I politici che stanno investendo in campagne che alimentano rancore e livore, si impegnino piuttosto ad aprire confronti seri e costruttivi con quanti giorno per giorno lavorano per il bene comune. Nell’ambientalismo troveranno sempre disponibilità al dialogo e a sostenere proposte valide che abbiano come obiettivo l’interesse generale. Dimostrino di avere coraggio e di investire, a favore della montagna, in intelligenza e non più in speculazioni, per le quali è stato utilizzato comunque e sempre denaro pubblico.

Il capitale naturale, non riproducibile, è l’unico che può garantire futuro.
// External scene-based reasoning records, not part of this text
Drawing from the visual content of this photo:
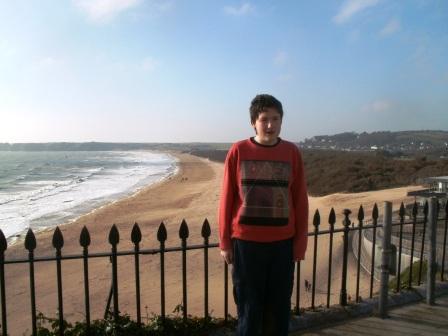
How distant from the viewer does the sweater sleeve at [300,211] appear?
3.04 metres

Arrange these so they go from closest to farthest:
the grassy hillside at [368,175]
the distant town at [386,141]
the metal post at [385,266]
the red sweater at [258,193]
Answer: the red sweater at [258,193], the metal post at [385,266], the grassy hillside at [368,175], the distant town at [386,141]

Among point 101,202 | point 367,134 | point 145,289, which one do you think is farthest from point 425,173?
point 367,134

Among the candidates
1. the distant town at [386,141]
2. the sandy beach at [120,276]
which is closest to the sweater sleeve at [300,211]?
the sandy beach at [120,276]

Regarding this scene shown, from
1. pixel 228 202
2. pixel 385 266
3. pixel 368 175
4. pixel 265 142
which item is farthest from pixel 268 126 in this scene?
pixel 368 175

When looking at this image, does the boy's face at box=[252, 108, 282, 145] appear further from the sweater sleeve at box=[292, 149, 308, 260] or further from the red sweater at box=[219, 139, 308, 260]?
the sweater sleeve at box=[292, 149, 308, 260]

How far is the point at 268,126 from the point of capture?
9.48ft

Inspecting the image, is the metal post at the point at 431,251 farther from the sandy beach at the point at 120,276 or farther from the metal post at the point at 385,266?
the sandy beach at the point at 120,276

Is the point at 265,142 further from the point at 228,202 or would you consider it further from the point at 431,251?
the point at 431,251

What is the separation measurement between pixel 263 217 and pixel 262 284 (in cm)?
50

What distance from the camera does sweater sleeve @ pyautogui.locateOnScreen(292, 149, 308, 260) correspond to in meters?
3.04

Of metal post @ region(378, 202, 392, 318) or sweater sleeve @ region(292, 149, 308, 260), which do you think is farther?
metal post @ region(378, 202, 392, 318)

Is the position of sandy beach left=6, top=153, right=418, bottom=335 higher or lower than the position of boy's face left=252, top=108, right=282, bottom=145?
lower

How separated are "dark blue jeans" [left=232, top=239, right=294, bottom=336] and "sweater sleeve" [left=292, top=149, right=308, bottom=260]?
7 cm

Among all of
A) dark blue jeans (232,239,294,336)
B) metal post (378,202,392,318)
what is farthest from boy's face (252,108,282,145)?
metal post (378,202,392,318)
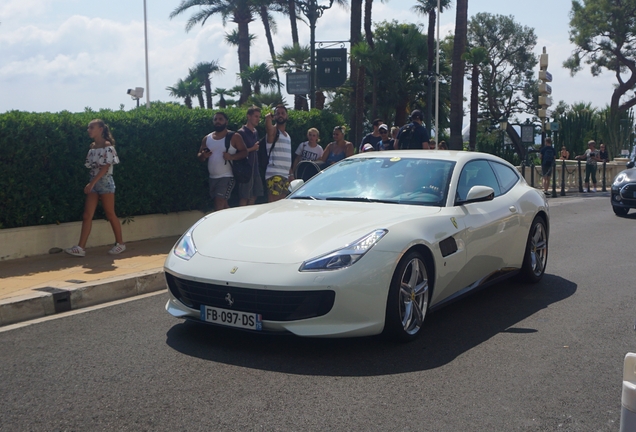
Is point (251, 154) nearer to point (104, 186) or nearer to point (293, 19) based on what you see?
point (104, 186)

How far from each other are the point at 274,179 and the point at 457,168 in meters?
5.04

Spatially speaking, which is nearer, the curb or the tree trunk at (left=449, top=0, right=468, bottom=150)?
the curb

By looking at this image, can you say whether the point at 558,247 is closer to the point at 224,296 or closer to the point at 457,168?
the point at 457,168

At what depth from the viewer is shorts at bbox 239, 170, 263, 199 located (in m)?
10.5

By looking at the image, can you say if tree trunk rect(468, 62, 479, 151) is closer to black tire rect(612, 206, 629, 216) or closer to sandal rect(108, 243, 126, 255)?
black tire rect(612, 206, 629, 216)

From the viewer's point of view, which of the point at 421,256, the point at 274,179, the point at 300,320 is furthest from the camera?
the point at 274,179

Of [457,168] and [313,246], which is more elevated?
[457,168]

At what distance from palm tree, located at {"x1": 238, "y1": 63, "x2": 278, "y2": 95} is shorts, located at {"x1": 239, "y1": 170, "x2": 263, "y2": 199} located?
35.5 meters

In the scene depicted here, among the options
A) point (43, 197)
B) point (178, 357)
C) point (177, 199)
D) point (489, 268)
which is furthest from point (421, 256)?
point (177, 199)

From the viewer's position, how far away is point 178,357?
16.0ft

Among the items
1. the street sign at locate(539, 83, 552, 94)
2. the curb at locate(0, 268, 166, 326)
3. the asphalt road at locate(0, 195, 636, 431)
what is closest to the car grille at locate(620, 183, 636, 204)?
the asphalt road at locate(0, 195, 636, 431)

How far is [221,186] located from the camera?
33.9 ft

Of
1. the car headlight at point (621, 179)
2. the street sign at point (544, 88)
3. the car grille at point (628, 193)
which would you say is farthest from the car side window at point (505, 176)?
the street sign at point (544, 88)

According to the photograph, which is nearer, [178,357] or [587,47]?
[178,357]
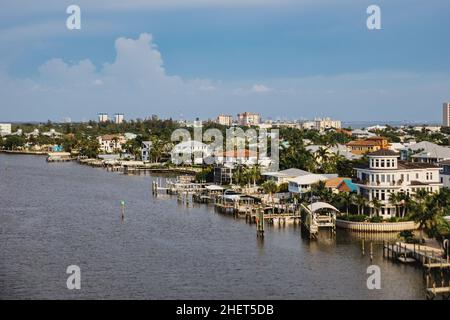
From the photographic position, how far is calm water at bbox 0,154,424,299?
1230 inches

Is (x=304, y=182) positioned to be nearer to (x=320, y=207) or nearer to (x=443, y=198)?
(x=320, y=207)

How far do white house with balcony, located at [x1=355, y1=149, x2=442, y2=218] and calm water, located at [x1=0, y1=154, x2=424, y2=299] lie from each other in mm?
4054

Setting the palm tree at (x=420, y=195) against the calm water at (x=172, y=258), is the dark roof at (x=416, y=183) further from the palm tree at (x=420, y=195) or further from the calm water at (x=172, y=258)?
the calm water at (x=172, y=258)

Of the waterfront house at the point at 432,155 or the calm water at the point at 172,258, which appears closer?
the calm water at the point at 172,258

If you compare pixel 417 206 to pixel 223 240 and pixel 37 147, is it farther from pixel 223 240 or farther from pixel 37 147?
pixel 37 147

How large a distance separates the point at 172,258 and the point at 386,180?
17.2 m

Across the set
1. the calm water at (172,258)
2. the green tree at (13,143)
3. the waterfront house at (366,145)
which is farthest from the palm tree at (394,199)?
the green tree at (13,143)

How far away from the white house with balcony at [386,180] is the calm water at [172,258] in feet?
13.3

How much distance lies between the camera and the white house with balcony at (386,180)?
45966 millimetres

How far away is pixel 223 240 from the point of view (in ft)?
142

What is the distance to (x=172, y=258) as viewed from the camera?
37.7 metres

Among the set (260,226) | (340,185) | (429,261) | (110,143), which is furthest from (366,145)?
(110,143)
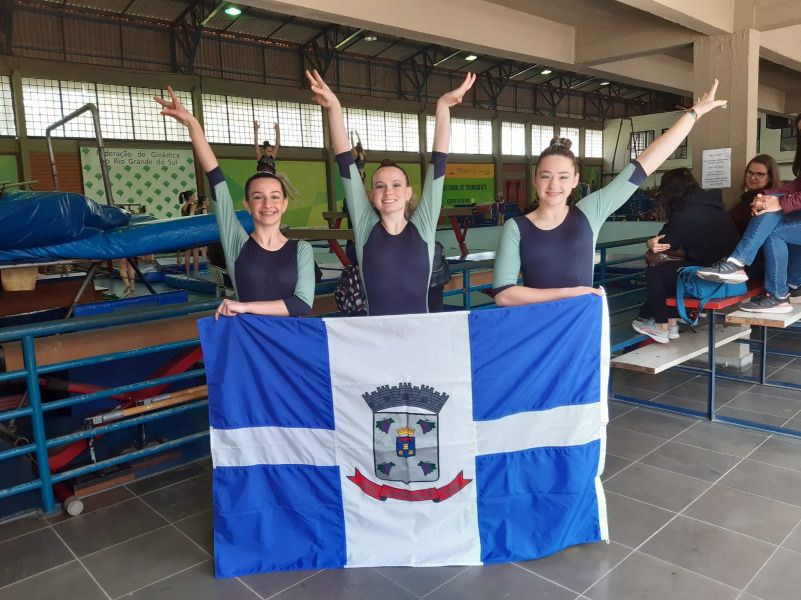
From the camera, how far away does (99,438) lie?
3.60 meters

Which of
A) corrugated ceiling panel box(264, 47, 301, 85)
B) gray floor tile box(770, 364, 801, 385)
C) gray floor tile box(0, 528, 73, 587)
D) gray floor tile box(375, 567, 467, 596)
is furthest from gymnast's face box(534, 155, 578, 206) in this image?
corrugated ceiling panel box(264, 47, 301, 85)

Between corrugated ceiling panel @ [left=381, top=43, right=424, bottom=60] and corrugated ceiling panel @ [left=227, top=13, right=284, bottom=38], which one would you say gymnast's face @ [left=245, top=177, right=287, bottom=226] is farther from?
corrugated ceiling panel @ [left=381, top=43, right=424, bottom=60]

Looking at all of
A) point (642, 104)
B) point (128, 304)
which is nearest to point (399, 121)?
point (642, 104)

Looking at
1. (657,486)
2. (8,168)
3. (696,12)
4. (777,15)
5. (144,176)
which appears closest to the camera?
(657,486)

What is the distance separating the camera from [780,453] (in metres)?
3.57

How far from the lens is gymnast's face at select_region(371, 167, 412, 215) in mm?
2420

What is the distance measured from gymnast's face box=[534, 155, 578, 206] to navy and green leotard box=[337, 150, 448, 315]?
1.34ft

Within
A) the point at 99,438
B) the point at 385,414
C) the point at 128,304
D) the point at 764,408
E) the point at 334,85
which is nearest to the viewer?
the point at 385,414

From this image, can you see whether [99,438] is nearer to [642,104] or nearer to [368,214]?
[368,214]

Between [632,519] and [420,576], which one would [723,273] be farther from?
[420,576]

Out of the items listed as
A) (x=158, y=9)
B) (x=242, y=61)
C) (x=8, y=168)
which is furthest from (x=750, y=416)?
(x=242, y=61)

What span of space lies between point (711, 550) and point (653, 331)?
205 centimetres

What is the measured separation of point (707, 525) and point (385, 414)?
160 cm

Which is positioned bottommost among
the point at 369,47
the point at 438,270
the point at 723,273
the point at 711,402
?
the point at 711,402
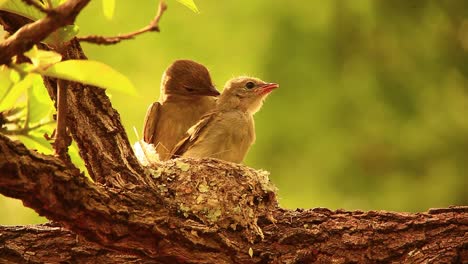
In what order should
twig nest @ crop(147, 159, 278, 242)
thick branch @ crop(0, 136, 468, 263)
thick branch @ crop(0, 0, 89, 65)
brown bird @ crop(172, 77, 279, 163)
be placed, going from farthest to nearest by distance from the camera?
brown bird @ crop(172, 77, 279, 163) → twig nest @ crop(147, 159, 278, 242) → thick branch @ crop(0, 136, 468, 263) → thick branch @ crop(0, 0, 89, 65)

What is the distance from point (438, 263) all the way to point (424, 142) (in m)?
3.06

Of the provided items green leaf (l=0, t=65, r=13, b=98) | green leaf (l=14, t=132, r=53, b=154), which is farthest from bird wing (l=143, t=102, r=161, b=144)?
green leaf (l=0, t=65, r=13, b=98)

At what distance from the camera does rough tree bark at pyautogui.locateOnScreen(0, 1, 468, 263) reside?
8.68ft

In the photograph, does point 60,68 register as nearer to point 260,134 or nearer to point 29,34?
point 29,34

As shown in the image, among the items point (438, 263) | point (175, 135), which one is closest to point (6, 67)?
point (438, 263)

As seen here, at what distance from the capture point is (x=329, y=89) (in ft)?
20.2

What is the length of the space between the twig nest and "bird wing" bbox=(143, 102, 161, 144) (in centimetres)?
118

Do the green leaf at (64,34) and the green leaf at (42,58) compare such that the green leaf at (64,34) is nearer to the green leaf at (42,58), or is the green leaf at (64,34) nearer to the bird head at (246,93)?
the green leaf at (42,58)

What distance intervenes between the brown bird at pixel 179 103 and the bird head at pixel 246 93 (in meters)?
0.21


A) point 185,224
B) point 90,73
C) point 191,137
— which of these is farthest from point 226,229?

In pratica, come recita anche il pontefice, senza indugi e sconti, si assiste continuamente alla sua erosione, e questi processi sono irreversibili.

Dalla rivista Panorama del Deutscher Alpenverein una vignetta di Erbse dal titolo “CUI BONO..?” che ben rappresenta il prevedibile destino di una montagna senza vincoli.

Un commento

  1. Condivido totalmente il senso dell’articolo ma la vignetta, che espone un dato di fatto, mi sembra drammaticamente ambigua. Molti infatti oggi ritengono che l’esito finale , con la congestione urbana esportata in alta montagna, sia desiderabile. Il vecchietto in sedia a rotelle della terza vignetta, che ha svenduto la sua terra e gran fortuna evidentemente non l’ha fatta (dato che abita sempre nella stessa casetta) è però probabilmente convinto che il suo paese è comunque cambiato in meglio e che è entrato nel giro dello sviluppo.E così sarà finché non si trova la maniera di battere questo provincialismo culturale che ci portiamo dietro, sui monti, sulle coste, nelle campagne sigillate dai capannoni. Servirebbe davvero un impegno coordinato di alfabetizzazione ambientale e culturale, non solo affidato alla scuola, ma ai luoghi degli adulti e degli anziani, alla cooperazione, all’Auser, ai sindacati di tutte le sigle, alle parrocchie ecc.